This is the mail archive of the
gcc-bugs@gcc.gnu.org
mailing list for the GCC project.
[Bug target/82370] AVX512 can use a memory operand for immediate-count vpsrlw, but gcc doesn't.
- From: "peter at cordes dot ca" <gcc-bugzilla at gcc dot gnu dot org>
- To: gcc-bugs at gcc dot gnu dot org
- Date: Wed, 04 Oct 2017 01:45:57 +0000
- Subject: [Bug target/82370] AVX512 can use a memory operand for immediate-count vpsrlw, but gcc doesn't.

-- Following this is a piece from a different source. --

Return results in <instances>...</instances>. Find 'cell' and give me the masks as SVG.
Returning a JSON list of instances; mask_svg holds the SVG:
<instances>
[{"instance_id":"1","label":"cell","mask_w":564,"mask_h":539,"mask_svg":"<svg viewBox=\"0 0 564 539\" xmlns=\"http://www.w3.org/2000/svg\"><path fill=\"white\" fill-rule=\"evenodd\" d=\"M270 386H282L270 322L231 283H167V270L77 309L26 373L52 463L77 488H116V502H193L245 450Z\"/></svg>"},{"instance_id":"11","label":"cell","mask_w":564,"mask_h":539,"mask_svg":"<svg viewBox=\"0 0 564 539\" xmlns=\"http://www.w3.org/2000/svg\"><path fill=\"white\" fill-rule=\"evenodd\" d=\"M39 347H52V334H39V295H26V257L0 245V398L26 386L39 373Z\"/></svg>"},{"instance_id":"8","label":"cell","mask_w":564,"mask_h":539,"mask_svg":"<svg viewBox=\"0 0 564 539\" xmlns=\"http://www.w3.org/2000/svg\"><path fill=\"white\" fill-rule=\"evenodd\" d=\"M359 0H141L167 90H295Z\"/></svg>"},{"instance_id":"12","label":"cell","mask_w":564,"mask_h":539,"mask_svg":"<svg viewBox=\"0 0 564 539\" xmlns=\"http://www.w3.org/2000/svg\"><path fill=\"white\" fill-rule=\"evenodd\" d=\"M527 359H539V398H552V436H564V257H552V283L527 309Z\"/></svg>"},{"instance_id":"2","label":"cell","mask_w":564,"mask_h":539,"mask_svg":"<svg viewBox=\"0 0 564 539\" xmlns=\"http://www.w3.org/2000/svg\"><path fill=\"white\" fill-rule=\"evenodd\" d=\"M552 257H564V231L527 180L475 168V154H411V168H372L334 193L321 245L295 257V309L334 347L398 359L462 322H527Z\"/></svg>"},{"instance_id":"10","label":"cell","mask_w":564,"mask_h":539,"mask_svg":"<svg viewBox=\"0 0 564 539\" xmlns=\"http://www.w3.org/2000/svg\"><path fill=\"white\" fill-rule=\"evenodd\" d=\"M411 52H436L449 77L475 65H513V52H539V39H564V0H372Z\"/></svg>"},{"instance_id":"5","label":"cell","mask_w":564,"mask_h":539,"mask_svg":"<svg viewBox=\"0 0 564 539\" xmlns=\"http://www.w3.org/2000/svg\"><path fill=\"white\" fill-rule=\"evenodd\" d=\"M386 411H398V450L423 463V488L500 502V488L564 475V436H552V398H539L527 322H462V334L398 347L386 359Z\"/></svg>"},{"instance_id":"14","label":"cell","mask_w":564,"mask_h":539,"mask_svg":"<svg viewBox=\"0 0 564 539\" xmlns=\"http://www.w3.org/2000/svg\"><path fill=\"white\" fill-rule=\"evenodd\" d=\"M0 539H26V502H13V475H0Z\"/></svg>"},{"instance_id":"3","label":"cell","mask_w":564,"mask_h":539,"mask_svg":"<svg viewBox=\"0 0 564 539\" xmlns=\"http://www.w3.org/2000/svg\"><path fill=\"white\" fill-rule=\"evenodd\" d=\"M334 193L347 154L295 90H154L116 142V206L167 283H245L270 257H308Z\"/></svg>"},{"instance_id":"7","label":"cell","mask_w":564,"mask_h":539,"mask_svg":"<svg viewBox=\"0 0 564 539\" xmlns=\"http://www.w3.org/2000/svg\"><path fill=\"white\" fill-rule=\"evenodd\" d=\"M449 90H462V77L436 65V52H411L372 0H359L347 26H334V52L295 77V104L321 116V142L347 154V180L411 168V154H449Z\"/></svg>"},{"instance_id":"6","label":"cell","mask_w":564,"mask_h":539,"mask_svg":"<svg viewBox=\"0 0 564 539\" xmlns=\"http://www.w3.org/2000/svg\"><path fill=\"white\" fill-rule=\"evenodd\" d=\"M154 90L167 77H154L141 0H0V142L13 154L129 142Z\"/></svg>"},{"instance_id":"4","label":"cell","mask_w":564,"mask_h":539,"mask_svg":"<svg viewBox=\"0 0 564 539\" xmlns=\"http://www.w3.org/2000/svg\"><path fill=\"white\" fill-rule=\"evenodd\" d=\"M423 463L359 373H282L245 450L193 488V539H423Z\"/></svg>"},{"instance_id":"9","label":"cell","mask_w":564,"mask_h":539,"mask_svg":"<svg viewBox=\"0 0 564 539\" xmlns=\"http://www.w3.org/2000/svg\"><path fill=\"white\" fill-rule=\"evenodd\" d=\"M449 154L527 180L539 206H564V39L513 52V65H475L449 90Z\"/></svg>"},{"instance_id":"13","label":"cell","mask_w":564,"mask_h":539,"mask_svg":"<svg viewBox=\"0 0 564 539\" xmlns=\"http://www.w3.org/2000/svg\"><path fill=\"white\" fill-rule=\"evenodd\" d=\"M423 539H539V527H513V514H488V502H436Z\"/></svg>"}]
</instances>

- Auto-submitted: auto-generated
- References: <bug-82370-4@http.gcc.gnu.org/bugzilla/>
https://gcc.gnu.org/bugzilla/show_bug.cgi?id=82370
--- Comment #3 from Peter Cordes <peter at cordes dot ca> ---
Doesn't change the performance implications, but I just realized I have the
offset-load backwards. Instead of
vpsrlw $8, (%rsi), %xmm1
vpand 15(%rsi), %xmm2, %xmm0
this algorithm should use
vpand 1(%rsi), %xmm2, %xmm0 # ideally with rsi 32B-aligned
vpsrlw $8, 16(%rsi), %xmm1
Or (with k1 = 0x5555555555555555)
vmovdqu8 1(%rsi), %zmm0{k1}{z} # ALU + load micro-fused
vmovdqu8 65(%rsi), %zmm1{k1}{z} # and probably causes CL-split
penalties
Like I said, we should probably avoid vmovdqu8 for loads or stores unless we
actually use masking. vmovdqu32 or 64 is always at least as good. If some
future CPU has masked vmovdqu8 without needing an ALU uop, it could be good
(but probably only if it also avoids cache-line split penalties).
https://godbolt.org/g/a1U7hf
See also https://github.com/InstLatx64/InstLatx64 for a spreadsheet of
Skylake-AVX512 uop->port assignments (but it doesn't include masked loads /
stores), and doesn't match IACA for vmovdqu8 zmm stores (which says even
without masking, the ZMM version uses an ALU uop).